■ REQUIREMENTS
Copy out the material word for word from the line that contains "From (202,219), (139,215), can" through the line that contains "8.15 metres", including both of those lines and nothing else.

■ ENTRIES SUPPLIED
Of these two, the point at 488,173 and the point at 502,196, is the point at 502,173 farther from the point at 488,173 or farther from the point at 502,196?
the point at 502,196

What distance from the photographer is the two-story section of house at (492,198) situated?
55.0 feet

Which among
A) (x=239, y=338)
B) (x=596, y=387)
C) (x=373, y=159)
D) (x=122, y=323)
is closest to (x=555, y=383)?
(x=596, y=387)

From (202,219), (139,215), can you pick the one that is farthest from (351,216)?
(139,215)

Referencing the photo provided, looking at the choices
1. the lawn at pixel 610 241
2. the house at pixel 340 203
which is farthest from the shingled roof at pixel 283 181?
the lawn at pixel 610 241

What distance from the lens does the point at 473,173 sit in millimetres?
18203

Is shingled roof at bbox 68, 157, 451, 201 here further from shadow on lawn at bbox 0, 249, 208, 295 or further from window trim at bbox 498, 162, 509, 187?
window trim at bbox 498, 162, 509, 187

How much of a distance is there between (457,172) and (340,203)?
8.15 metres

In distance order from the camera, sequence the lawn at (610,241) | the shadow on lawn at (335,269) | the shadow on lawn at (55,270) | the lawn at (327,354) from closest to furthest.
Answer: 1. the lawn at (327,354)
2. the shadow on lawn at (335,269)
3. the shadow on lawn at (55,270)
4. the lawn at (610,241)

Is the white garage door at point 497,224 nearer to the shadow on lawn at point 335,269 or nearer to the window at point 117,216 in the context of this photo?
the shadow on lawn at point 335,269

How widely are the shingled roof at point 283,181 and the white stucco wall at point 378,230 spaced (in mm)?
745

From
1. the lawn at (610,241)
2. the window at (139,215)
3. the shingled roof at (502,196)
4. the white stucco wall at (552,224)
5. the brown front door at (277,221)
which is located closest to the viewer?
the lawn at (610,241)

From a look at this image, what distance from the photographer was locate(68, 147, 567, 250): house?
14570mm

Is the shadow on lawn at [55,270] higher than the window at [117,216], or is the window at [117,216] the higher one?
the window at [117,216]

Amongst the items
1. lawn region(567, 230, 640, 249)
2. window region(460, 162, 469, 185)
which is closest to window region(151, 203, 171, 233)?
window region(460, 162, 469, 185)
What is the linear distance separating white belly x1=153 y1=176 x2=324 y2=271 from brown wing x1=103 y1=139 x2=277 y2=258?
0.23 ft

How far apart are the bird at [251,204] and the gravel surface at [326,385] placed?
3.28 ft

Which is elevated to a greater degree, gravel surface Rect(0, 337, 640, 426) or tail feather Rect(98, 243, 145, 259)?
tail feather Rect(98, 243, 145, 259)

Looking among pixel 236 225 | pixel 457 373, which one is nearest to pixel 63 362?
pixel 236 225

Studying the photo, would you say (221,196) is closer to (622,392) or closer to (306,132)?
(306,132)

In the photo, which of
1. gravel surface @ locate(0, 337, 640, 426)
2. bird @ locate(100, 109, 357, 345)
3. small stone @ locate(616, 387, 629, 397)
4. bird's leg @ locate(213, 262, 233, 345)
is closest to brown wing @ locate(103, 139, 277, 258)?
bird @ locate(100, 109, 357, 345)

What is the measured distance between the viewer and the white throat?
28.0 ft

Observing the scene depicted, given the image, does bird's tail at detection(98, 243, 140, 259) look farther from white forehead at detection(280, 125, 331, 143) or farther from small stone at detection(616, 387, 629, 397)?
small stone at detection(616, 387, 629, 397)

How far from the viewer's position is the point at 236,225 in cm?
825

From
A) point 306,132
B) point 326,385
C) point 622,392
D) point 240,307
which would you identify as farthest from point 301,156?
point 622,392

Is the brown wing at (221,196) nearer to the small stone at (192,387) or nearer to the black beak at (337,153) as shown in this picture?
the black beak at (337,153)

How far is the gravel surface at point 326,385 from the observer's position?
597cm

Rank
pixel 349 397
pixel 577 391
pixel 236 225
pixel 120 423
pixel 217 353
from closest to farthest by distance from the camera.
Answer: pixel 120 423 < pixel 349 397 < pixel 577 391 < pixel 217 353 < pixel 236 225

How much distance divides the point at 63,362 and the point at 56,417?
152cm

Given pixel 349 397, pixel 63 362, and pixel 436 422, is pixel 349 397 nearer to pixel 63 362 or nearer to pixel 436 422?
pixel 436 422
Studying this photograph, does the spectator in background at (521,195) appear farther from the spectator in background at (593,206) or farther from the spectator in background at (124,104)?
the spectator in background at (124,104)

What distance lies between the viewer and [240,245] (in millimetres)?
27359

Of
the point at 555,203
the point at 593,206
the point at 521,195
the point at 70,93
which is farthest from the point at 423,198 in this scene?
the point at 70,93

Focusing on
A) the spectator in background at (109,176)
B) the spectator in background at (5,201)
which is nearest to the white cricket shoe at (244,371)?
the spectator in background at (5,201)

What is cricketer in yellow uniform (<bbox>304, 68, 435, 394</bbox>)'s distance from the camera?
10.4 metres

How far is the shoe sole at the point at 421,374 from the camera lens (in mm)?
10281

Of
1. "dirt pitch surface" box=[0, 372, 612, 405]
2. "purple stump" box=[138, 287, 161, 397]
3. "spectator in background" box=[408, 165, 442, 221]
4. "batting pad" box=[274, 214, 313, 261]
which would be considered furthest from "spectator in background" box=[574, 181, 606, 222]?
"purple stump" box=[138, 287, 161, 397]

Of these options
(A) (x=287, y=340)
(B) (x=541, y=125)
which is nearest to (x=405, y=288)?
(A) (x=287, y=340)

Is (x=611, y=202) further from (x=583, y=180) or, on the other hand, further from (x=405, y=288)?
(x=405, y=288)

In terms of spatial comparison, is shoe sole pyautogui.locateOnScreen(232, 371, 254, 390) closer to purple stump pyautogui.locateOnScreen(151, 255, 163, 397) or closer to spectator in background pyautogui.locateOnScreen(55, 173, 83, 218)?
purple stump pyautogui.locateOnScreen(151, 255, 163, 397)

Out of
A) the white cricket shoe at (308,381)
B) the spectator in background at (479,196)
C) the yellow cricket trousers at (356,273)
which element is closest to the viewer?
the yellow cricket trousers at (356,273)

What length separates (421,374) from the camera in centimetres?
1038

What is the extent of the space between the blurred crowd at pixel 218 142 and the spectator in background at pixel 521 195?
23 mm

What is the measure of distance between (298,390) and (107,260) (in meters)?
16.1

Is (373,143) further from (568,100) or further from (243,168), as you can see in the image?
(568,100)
---
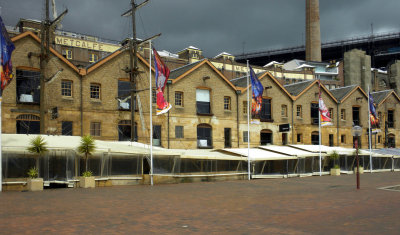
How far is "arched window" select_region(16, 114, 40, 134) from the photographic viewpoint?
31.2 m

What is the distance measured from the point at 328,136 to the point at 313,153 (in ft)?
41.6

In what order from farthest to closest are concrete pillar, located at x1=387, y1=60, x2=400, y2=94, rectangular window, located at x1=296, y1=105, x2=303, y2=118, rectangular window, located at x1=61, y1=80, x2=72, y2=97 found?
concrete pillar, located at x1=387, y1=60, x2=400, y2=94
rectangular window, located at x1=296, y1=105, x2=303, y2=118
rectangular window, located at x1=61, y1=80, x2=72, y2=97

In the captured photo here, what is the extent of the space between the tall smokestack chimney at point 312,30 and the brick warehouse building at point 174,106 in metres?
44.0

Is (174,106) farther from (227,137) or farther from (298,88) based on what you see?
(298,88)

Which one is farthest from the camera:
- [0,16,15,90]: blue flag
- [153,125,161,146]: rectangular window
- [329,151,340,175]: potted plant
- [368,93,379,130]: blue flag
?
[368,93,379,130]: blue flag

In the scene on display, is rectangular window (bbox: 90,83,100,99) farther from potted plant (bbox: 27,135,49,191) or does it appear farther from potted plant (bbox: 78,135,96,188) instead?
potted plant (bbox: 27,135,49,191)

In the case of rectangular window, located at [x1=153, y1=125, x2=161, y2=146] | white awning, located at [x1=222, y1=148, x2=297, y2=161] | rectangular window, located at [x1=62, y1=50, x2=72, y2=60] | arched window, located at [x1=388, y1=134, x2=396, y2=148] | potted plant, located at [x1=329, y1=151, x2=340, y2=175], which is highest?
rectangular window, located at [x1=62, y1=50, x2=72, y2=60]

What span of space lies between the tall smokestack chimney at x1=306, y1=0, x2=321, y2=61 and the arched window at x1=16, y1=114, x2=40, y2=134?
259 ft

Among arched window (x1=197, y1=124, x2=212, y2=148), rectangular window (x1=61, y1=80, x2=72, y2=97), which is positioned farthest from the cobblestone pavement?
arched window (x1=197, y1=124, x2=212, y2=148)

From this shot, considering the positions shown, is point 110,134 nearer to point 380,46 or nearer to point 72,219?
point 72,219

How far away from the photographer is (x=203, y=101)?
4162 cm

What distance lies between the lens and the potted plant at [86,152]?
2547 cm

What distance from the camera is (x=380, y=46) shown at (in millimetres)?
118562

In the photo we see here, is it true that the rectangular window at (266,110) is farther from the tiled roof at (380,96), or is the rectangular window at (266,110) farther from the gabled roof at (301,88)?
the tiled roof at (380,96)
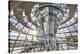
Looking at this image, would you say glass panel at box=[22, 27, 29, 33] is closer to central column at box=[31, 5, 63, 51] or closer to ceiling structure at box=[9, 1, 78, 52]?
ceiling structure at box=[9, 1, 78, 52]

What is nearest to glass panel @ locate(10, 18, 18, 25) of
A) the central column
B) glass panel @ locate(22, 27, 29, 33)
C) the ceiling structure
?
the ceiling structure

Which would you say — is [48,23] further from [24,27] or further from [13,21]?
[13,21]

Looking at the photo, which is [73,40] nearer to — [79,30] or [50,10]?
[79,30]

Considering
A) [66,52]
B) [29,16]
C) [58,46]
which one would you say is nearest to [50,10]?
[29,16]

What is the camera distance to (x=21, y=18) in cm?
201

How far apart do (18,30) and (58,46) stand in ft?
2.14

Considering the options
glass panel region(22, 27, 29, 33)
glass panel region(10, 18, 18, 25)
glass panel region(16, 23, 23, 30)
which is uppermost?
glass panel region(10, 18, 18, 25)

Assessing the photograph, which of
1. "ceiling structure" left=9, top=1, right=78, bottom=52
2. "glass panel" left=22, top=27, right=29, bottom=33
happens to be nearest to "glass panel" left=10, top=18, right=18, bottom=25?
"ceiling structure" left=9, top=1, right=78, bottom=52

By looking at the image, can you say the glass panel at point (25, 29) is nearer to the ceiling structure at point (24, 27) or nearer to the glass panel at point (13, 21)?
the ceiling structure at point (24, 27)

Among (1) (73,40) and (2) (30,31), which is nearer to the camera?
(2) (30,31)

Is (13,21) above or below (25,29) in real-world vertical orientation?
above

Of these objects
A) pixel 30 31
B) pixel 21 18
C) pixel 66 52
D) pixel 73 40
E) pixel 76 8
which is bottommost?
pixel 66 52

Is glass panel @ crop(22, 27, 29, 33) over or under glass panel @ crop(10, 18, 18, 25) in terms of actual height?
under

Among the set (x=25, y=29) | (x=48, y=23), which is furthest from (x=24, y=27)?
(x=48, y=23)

■ EXERCISE RESPONSE
From (202,219), (139,215), can you pick the one that is farthest from (351,216)?
(139,215)

Referencing the photo provided, looking at the choices
1. the lawn at pixel 610 241
2. the house at pixel 340 203
which is farthest from the shingled roof at pixel 283 181?
the lawn at pixel 610 241

What distance from the lens does the point at 473,173 sit in millimetres?
18203

Is shingled roof at bbox 68, 157, 451, 201 here further from shadow on lawn at bbox 0, 249, 208, 295 or further from window trim at bbox 498, 162, 509, 187?
window trim at bbox 498, 162, 509, 187

How much of a distance is there between (457,172) and (340,203)?
8.15 metres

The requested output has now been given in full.